Next steps for RDF: Keep the core and pave the cowpaths

Richard Cyganiak ● Linked Data Research Centre at DERI ● NUI Galway, Ireland
richard@cyganiak.de | Homepage

Six years after their publication, a critical look at the core RDF specifications and the entire RDF stack is definitely justified. Nevertheless, a conservative approach should be taken. RDF adoption has gained momentum and this is not the time to make RDF a moving target. The main opportunities are in codifying practices that have emerged outside of W3C working groups, most importantly the Turtle syntax, the Named Graphs data model, and the follow-your-nose interpretation of URIs in RDF graphs. Furthermore, there is an opportunity for making some underused features of the RDF model more useful by improving their support throughout the stack.

A position paper submitted to the W3C Workshop RDF Next Steps

Introduction

More than six years have passed since RDF has become a standard. Much has happened since: SPARQL has made programmatic access to large RDF databases practical. The W3C's Technical Architecture Group has settled the httpRange-14 issue, answering the question of how RDF should be deployed on the Web, and paving the road towards the rise of Linked Data. RDF has seen increased use in new areas, from social networks over library catalogs and e-commerce to official government data. It has moved from the Artificial Intelligence and Computer Science departments of universities to the business world, and has taken hold in multinational companies as well as startups. Certainly, the RDF community has learned a lot in these six years. So, should RDF evolve? Is it time to fix the blunders of the past, to embrace change and to design a better RDF 2.0 for the future?

The answer is a complex one, since it has to find a balance between fixing what's broken in the stack, and between not derailing the moving train that has gained momentum.

This document proposes a set of boundary conditions that any successful update to the RDF core specifications should meet; states some high-level goals for such an update; and lists some specific issues that could be addressed.
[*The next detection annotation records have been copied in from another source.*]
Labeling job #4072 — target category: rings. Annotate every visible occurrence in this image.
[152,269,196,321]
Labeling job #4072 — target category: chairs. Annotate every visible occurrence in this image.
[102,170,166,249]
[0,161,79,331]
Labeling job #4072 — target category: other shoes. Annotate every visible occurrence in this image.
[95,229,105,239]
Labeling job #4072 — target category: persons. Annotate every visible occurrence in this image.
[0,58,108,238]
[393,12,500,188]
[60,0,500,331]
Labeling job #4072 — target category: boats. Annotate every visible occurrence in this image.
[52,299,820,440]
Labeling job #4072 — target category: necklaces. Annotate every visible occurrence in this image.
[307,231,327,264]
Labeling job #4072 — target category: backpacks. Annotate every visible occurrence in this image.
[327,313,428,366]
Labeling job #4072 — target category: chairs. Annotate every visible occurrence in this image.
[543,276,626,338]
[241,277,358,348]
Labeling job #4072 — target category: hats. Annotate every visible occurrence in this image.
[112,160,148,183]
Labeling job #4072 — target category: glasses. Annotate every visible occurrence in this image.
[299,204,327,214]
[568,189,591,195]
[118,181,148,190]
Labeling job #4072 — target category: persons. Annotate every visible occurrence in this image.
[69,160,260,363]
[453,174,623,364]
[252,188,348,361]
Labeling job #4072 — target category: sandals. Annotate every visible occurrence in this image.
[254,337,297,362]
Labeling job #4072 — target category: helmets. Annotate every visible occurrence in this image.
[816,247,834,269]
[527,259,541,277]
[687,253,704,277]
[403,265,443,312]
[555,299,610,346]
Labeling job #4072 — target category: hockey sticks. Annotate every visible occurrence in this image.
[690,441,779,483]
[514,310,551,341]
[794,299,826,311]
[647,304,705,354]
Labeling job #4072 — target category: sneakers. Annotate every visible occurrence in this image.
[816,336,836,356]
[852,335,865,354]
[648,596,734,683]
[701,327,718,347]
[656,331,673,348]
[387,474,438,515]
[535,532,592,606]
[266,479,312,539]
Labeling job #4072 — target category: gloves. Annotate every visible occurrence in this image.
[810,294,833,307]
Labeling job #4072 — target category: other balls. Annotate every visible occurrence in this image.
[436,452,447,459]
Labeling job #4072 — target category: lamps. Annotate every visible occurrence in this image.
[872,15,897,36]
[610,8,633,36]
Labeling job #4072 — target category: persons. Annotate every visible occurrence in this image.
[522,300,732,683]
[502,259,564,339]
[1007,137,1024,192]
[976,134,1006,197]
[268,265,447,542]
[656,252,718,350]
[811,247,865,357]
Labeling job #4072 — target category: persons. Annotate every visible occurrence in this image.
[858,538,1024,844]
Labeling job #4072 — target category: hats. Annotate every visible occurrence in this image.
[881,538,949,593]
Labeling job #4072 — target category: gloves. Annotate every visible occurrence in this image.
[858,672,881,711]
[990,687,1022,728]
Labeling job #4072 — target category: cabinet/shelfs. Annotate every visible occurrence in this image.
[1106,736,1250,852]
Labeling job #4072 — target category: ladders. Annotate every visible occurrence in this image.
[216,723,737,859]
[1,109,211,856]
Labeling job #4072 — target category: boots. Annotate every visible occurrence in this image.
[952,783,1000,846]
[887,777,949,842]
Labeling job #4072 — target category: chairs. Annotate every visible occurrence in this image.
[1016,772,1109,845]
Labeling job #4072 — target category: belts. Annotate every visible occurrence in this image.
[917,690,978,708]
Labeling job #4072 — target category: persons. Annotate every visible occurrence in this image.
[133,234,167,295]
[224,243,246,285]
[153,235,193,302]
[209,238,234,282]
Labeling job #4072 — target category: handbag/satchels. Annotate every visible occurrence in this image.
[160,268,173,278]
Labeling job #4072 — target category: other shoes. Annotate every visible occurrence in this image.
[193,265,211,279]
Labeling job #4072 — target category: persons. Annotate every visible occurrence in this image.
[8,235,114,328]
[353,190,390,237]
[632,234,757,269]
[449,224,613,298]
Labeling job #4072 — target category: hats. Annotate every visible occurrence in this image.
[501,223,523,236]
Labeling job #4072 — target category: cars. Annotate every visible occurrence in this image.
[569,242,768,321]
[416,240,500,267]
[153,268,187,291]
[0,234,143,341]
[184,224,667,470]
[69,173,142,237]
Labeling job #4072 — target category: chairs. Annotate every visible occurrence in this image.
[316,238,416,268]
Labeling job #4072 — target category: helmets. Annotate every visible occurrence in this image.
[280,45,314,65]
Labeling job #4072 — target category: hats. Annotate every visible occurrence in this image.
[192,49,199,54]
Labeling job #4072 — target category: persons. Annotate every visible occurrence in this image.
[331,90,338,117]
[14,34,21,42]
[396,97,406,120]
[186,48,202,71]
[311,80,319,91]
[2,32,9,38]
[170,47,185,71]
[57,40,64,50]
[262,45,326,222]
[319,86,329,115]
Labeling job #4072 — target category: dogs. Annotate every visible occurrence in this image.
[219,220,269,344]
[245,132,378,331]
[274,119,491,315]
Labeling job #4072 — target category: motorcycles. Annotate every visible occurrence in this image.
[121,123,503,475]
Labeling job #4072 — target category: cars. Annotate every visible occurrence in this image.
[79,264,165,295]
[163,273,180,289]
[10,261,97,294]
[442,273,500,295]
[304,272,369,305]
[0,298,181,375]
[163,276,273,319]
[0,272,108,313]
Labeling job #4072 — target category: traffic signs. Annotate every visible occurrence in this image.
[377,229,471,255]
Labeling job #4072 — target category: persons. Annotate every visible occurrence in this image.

Nothing particularly novel is mentioned in those lists, because it is the author's opinion that W3C can best contribute by standardizing one approach where there are already multiple non-interoperable approaches to the same problem, or where there already is a single de-facto standard way of doing things that could benefit from approval as a W3C Recommendation.

Goals and boundary conditions

Before we can get into detail, it is worth thinking through some boundary conditions that must be met by any effort at revisiting the foundational specifications of the RDF stack.

Standards are a tool for achieving interoperability. This is their purpose and reason for existence. The first question to be asked is: Does it improve interoperability?
Do not make RDF a moving target. The existing RDF specifications, but more so the tools and libraries, the sites and datasets and applications, represent an enormous investment. We should be conscious of this, and protect investments that have already been made. RDF adoption benefits from the network effect: Each new tool, dataset and application increases the value of other compatible ones. A disruptive version change would negate much of this effect.
No speculative development within W3C working groups. More so than in the early years of the Semantic Web project, there is now a large and innovative community outside of W3C that can develop, implement and test new ideas. The W3C's role should be one of alignment of existing similar efforts, with the goal of establishing interoperability between vendors. Working groups should not design things from scratch where there are no existing efforts to draw experience from.
A focus on serving the areas where RDF has proven to be successful. RDF has been used for many things, but it appears that it has succeeded only at a few. RDF has roots in knowledge representation, and it has been used as a language for browser configuration files and for RSS news syndication and in other areas, but these efforts have remained niche applications or failed. RDF seems to do well when used for loosely-coupled data integration. It seems to do well as a webby graph data model. It seems to do well as a language for embedding data in web pages. Future development should be dictated by the needs of these areas.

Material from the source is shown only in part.